When practices were done, yellow school buses would transport the Cougars to dorms at Lewis-Clark State College. If it was spartan, it also seemed salutary.
“I thought we were going to be in a hotel,” Halliday said sheepishly. “The Red Lion is where we stay for home games. It was frustrating at times, sleeping in a dorm bed, but coach (Mike) Leach knows what he’s doing.”
Staying off-campus has been tried in the Pac-12 in fits and starts for decades. Arizona State has dusted off an old tradition and goes to Tontozona in the mountains north of Phoenix. Jim Mora takes UCLA to the oppressive heat of San Bernardino.
When Rick Neuheisel coached Washington, the Huskies went to The Evergreen State College in Olympia. Arizona, under Dick Tomey, used to head to Douglas, near the Mexican border. Cal, way back when, camped at nearby St. Mary’s College, and even in Goleta, Calif., near Santa Barbara.
Can’t say I remember a program ever going out of state, though.
“The bonding experience was great,” said linebacker Darryl Monroe. “There were no distractions. There was nothing to be distracted by.”
Only by an amply furnished rec center at L-C State, where there was ping pong, shuffleboard and pool, and by consensus, sophomore linebacker Tana Pritchard of Clover Park High ruled.
But it’s the quality of practice that consumes Leach, and he seemed satisfied with what went down here — at least pleased enough that he hewed to the relatively short scrimmage rather than try to squeeze something more out of his players.
“Part of it is, we’ve had really good work during the (previous) team periods,” Leach said. “The team periods, for 36 plays, have been really intense.”
There’s a brisk tempo to practice, which Leach ascribes partly to Halliday, saying, “Everything he does is fast. He’s just naturally a faster operator, which I think has positively rubbed off on the rest of the team.”
In this scrimmage, backup quarterback Austin Apodaca had a 25-yard scoring pass to Dominique Williams leading off a series between second units.
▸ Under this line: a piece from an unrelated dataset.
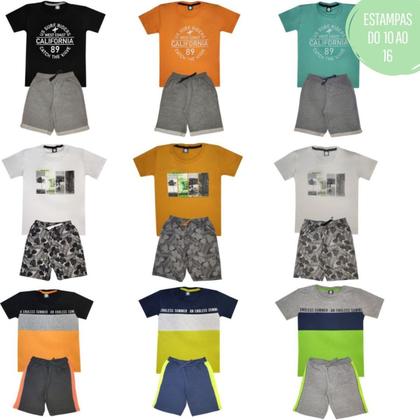 Imagem de Kit 4 Conjuntos Verão Infantil Juvenil Masculino Camiseta reforço na gola e Bermuda Moletinho cadarço Roupa Criança Menino Tamanhos 04 - 16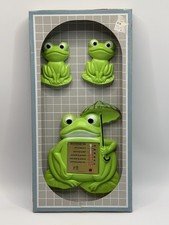 Vtg 1972 Miller Studios Frog Family Chalkware Wall Plaque Bathometer Thermometer picture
Halliday had an early 46-yard, jump-ball completion to Isiah Myers, and two scoring throws, one of 34 yards to freshman River Cracraft, already in the picture for playing time.
Receiver Vince Mayle, a junior-college transfer, got behind the third-team defense and was hit in stride by freshman Tyler Bruggman for a 62-yard score.
And on defense, linebackers Monroe and Jeremiah Allison had hits that resounded, linebacker Justin Sagote had a goal-line collision to deny a touchdown, cornerback Nolan Washington had a pair of pass breakups and linebacker Ivan McLennan a couple of sacks.
“I feel we’re way past where we were a year ago,” said Monroe.
Said Leach, “I thought it was pretty crisp execution for this time of year.”
Clay McGuire, the offensive line coach, thought it could have been better. He told his charges he wasn’t impressed with their work, and shortly, they were doing post-practice rolls across the field.
It had the look of football camp, whether it’s at Tontozona or Sacajawea.